## Begin
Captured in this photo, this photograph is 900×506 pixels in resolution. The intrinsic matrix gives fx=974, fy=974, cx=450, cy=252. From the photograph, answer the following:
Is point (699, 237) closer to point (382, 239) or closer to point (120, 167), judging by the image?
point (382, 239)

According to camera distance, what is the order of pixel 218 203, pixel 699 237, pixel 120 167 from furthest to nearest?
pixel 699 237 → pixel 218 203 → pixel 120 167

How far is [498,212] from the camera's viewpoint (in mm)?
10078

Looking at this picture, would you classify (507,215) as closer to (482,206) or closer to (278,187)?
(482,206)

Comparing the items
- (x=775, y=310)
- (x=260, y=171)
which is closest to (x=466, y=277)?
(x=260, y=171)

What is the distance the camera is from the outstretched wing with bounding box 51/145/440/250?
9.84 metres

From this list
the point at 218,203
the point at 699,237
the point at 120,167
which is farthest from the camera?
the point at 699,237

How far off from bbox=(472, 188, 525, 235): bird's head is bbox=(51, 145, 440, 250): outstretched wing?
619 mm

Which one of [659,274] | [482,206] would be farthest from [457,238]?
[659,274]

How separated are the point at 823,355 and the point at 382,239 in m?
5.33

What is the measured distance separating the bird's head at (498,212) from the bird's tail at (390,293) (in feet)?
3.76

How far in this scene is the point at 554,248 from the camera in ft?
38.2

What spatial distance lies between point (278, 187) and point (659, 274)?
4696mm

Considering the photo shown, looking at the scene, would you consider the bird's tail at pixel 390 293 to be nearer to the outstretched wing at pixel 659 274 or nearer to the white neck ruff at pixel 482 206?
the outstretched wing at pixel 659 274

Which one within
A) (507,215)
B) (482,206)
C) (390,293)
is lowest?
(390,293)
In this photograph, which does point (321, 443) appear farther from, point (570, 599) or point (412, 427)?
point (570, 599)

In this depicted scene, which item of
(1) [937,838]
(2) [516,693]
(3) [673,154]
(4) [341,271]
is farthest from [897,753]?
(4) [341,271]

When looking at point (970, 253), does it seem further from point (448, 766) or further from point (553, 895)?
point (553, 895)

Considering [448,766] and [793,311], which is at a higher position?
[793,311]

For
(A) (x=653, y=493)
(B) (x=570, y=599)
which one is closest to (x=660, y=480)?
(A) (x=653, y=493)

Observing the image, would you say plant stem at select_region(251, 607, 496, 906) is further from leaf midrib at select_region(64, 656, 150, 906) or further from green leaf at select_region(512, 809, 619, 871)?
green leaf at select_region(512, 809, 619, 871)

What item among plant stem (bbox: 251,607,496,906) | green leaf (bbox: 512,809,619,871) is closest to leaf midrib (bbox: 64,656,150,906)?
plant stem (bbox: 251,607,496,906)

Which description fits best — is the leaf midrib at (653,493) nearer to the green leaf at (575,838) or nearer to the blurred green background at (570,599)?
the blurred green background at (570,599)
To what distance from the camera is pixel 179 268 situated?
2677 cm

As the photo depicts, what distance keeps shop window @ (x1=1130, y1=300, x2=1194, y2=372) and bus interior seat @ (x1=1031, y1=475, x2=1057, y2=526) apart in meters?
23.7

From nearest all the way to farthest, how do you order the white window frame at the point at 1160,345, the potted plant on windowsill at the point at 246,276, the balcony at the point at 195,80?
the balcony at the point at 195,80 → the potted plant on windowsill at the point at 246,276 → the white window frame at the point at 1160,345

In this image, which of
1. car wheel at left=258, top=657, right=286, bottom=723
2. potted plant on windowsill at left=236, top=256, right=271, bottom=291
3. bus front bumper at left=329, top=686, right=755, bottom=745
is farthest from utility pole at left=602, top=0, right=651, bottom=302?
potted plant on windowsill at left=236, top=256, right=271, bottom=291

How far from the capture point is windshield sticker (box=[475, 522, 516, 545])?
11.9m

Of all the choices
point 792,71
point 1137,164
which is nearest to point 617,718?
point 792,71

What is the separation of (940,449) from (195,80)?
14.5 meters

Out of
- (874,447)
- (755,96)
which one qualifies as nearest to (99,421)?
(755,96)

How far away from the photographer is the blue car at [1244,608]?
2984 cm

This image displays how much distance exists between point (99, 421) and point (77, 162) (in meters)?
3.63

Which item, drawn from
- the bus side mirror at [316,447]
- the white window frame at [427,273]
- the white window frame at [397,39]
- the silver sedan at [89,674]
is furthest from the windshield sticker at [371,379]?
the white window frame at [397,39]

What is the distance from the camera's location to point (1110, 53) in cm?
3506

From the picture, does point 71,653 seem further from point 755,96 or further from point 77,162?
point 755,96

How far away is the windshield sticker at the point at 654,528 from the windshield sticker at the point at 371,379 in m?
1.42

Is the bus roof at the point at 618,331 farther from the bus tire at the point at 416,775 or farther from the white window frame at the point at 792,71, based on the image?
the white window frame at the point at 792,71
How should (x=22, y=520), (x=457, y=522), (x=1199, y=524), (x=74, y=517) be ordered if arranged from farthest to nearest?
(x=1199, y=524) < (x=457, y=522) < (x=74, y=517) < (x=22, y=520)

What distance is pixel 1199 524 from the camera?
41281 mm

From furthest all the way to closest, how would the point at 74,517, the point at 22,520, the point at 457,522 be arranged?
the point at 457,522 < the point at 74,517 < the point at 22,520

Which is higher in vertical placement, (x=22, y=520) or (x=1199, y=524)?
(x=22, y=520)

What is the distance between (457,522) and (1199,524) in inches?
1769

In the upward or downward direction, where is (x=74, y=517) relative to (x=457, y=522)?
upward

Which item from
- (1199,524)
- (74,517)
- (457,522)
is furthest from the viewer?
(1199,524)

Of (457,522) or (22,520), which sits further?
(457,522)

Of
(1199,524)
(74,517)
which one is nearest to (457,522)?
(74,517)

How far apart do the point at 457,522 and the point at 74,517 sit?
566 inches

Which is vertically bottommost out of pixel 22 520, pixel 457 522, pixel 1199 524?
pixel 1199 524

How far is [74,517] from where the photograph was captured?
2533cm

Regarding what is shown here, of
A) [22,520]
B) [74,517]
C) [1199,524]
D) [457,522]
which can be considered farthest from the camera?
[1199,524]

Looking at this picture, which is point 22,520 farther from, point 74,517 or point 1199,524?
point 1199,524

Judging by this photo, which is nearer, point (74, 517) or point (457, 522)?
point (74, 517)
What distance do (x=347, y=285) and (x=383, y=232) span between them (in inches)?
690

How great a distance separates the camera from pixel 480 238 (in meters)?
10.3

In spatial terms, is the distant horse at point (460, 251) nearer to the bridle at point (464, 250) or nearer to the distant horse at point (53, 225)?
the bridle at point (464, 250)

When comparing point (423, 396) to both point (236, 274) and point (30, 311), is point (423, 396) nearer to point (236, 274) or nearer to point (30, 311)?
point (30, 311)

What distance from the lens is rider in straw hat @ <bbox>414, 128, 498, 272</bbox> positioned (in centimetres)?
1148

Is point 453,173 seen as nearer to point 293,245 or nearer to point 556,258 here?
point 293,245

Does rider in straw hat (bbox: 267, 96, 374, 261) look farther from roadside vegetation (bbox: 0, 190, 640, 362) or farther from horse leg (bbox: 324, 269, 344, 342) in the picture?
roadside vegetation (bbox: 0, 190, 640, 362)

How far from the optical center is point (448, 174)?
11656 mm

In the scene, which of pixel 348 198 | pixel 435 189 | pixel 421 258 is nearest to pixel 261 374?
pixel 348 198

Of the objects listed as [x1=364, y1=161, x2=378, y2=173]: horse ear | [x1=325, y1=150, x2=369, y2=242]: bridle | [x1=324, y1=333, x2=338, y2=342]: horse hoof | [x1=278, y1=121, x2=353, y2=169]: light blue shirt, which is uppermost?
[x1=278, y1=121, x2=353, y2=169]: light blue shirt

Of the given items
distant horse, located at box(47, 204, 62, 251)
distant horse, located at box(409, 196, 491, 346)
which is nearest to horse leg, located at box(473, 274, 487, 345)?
## End
### TO DO
Change every "straw hat" in the rows above to "sun hat" and write all the rows out again, leaving everything else as it is.

### TASK SOLUTION
Captured in this photo, this photograph is 900×506 pixels in resolution. The intrinsic matrix gives fx=974, fy=974, cx=450, cy=252. From the photograph, answer the following:
Is point (699, 237) closer to point (382, 239) or closer to point (120, 167), judging by the image?
point (382, 239)

According to camera distance, what is the order of pixel 218 203, pixel 699 237, pixel 120 167 from furthest to nearest?
pixel 699 237 → pixel 218 203 → pixel 120 167

How far is [498,212] from the camera's viewpoint (in mm)?
10078

Looking at this picture, would you classify (507,215) as closer to (482,206) or closer to (278,187)?
(482,206)

Comparing the items
- (x=775, y=310)
- (x=260, y=171)
which is closest to (x=466, y=277)?
(x=260, y=171)

What is the distance the camera is from the outstretched wing with bounding box 51/145/440/250?
9.84 metres

From this list
the point at 218,203
the point at 699,237
the point at 120,167
which is farthest from the camera?
the point at 699,237

How far off from bbox=(472, 188, 525, 235): bird's head is bbox=(51, 145, 440, 250): outstretched wing?
619 mm

Which one of [659,274] | [482,206] would be farthest from [457,238]?
[659,274]

How separated are the point at 823,355 and the point at 382,239 in m?
5.33

What is the measured distance separating the bird's head at (498,212) from the bird's tail at (390,293) (in feet)?
3.76

How far in this scene is the point at 554,248 from the camera in ft?
38.2

What spatial distance lies between point (278, 187) and point (659, 274)?
4696mm

Considering the photo shown, looking at the scene, would you consider the bird's tail at pixel 390 293 to be nearer to the outstretched wing at pixel 659 274 or nearer to the white neck ruff at pixel 482 206?
the outstretched wing at pixel 659 274

Which one within
A) (507,215)
B) (482,206)
C) (390,293)
is lowest?
(390,293)
In this photograph, which does point (321, 443) appear farther from, point (570, 599) or point (412, 427)?
point (570, 599)

In this depicted scene, which item of
(1) [937,838]
(2) [516,693]
(3) [673,154]
(4) [341,271]
is farthest from [897,753]?
(4) [341,271]

When looking at point (970, 253), does it seem further from point (448, 766) or further from point (553, 895)?
point (553, 895)

Considering [448,766] and [793,311], which is at a higher position?
[793,311]

For
(A) (x=653, y=493)
(B) (x=570, y=599)
which one is closest to (x=660, y=480)?
(A) (x=653, y=493)

Observing the image, would you say plant stem at select_region(251, 607, 496, 906) is further from leaf midrib at select_region(64, 656, 150, 906) or further from green leaf at select_region(512, 809, 619, 871)?
green leaf at select_region(512, 809, 619, 871)

What item among plant stem (bbox: 251,607,496,906) | green leaf (bbox: 512,809,619,871) is closest to leaf midrib (bbox: 64,656,150,906)?
plant stem (bbox: 251,607,496,906)

Which description fits best — is the leaf midrib at (653,493) nearer to the green leaf at (575,838) or nearer to the blurred green background at (570,599)?
the blurred green background at (570,599)
To what distance from the camera is pixel 179 268 situated?
2677 cm

As the photo depicts, what distance keeps shop window @ (x1=1130, y1=300, x2=1194, y2=372) and bus interior seat @ (x1=1031, y1=475, x2=1057, y2=526) apart in meters?
23.7

From nearest all the way to farthest, how do you order the white window frame at the point at 1160,345, the potted plant on windowsill at the point at 246,276, the balcony at the point at 195,80?
the balcony at the point at 195,80 → the potted plant on windowsill at the point at 246,276 → the white window frame at the point at 1160,345

In this image, which of
1. car wheel at left=258, top=657, right=286, bottom=723
2. potted plant on windowsill at left=236, top=256, right=271, bottom=291
3. bus front bumper at left=329, top=686, right=755, bottom=745
is farthest from utility pole at left=602, top=0, right=651, bottom=302?
potted plant on windowsill at left=236, top=256, right=271, bottom=291

How far from the capture point is windshield sticker (box=[475, 522, 516, 545])?
11.9m

Of all the choices
point 792,71
point 1137,164
which is nearest to point 617,718?
point 792,71

What is the separation of (940,449) from (195,80)?
14.5 meters

Out of
- (874,447)
- (755,96)
which one qualifies as nearest to (99,421)?
(755,96)

How far away from the photographer is the blue car at [1244,608]?
2984 cm

This image displays how much distance exists between point (99, 421) and point (77, 162) (in meters)?
3.63

Which item, drawn from
- the bus side mirror at [316,447]
- the white window frame at [427,273]
- the white window frame at [397,39]
- the silver sedan at [89,674]
is furthest from the windshield sticker at [371,379]?
the white window frame at [397,39]

What is the distance from the camera's location to point (1110, 53) in cm?
3506

From the picture, does point 71,653 seem further from point 755,96 or further from point 77,162?
point 755,96

How far away is the windshield sticker at the point at 654,528 from the windshield sticker at the point at 371,379 in m?
1.42

Is the bus roof at the point at 618,331 farther from the bus tire at the point at 416,775 or farther from the white window frame at the point at 792,71, based on the image?
the white window frame at the point at 792,71
How should (x=22, y=520), (x=457, y=522), (x=1199, y=524), (x=74, y=517) be ordered if arranged from farthest to nearest?
(x=1199, y=524) < (x=457, y=522) < (x=74, y=517) < (x=22, y=520)

What distance is pixel 1199 524 from the camera?
41281 mm

From furthest all the way to closest, how would the point at 74,517, the point at 22,520, the point at 457,522 be arranged?
the point at 457,522 < the point at 74,517 < the point at 22,520

Which is higher in vertical placement, (x=22, y=520) or (x=1199, y=524)?
(x=22, y=520)

What is the distance between (457,522) and (1199,524) in inches?
1769

In the upward or downward direction, where is (x=74, y=517) relative to (x=457, y=522)?
upward

Which item from
- (1199,524)
- (74,517)
- (457,522)
is furthest from the viewer?
(1199,524)

Of (457,522) or (22,520), which sits further?
(457,522)

Of
(1199,524)
(74,517)
which one is nearest to (457,522)?
(74,517)

How far apart do the point at 457,522 and the point at 74,517 sit?
566 inches

Which is vertically bottommost out of pixel 22 520, pixel 457 522, pixel 1199 524?
pixel 1199 524

How far is [74,517] from where the photograph was captured?
2533cm

Regarding what is shown here, of
A) [22,520]
B) [74,517]
C) [1199,524]
D) [457,522]
which can be considered farthest from the camera?
[1199,524]

Looking at this picture, which is point 22,520 farther from, point 74,517 or point 1199,524?
point 1199,524

Judging by this photo, which is nearer, point (74, 517) or point (457, 522)?
point (74, 517)
What distance do (x=347, y=285) and (x=383, y=232) span between them (in inches)?
690

How great a distance separates the camera from pixel 480 238 (in meters)?
10.3

In spatial terms, is the distant horse at point (460, 251) nearer to the bridle at point (464, 250) or nearer to the distant horse at point (53, 225)?
the bridle at point (464, 250)

When comparing point (423, 396) to both point (236, 274) and point (30, 311), is point (423, 396) nearer to point (236, 274) or nearer to point (30, 311)?
point (30, 311)

What distance from the lens is rider in sun hat @ <bbox>414, 128, 498, 272</bbox> positioned (in centimetres)?
1148

Is point 453,173 seen as nearer to point 293,245 or nearer to point 556,258 here?
point 293,245

Does rider in sun hat (bbox: 267, 96, 374, 261) look farther from roadside vegetation (bbox: 0, 190, 640, 362) or farther from horse leg (bbox: 324, 269, 344, 342) in the picture?
roadside vegetation (bbox: 0, 190, 640, 362)

How far from the optical center is point (448, 174)?
11656 mm

In the scene, which of pixel 348 198 | pixel 435 189 | pixel 421 258 is nearest to pixel 261 374?
pixel 348 198

Of the objects listed as [x1=364, y1=161, x2=378, y2=173]: horse ear | [x1=325, y1=150, x2=369, y2=242]: bridle | [x1=324, y1=333, x2=338, y2=342]: horse hoof | [x1=278, y1=121, x2=353, y2=169]: light blue shirt, which is uppermost?
[x1=278, y1=121, x2=353, y2=169]: light blue shirt

Of the given items
distant horse, located at box(47, 204, 62, 251)
distant horse, located at box(409, 196, 491, 346)
which is nearest to horse leg, located at box(473, 274, 487, 345)?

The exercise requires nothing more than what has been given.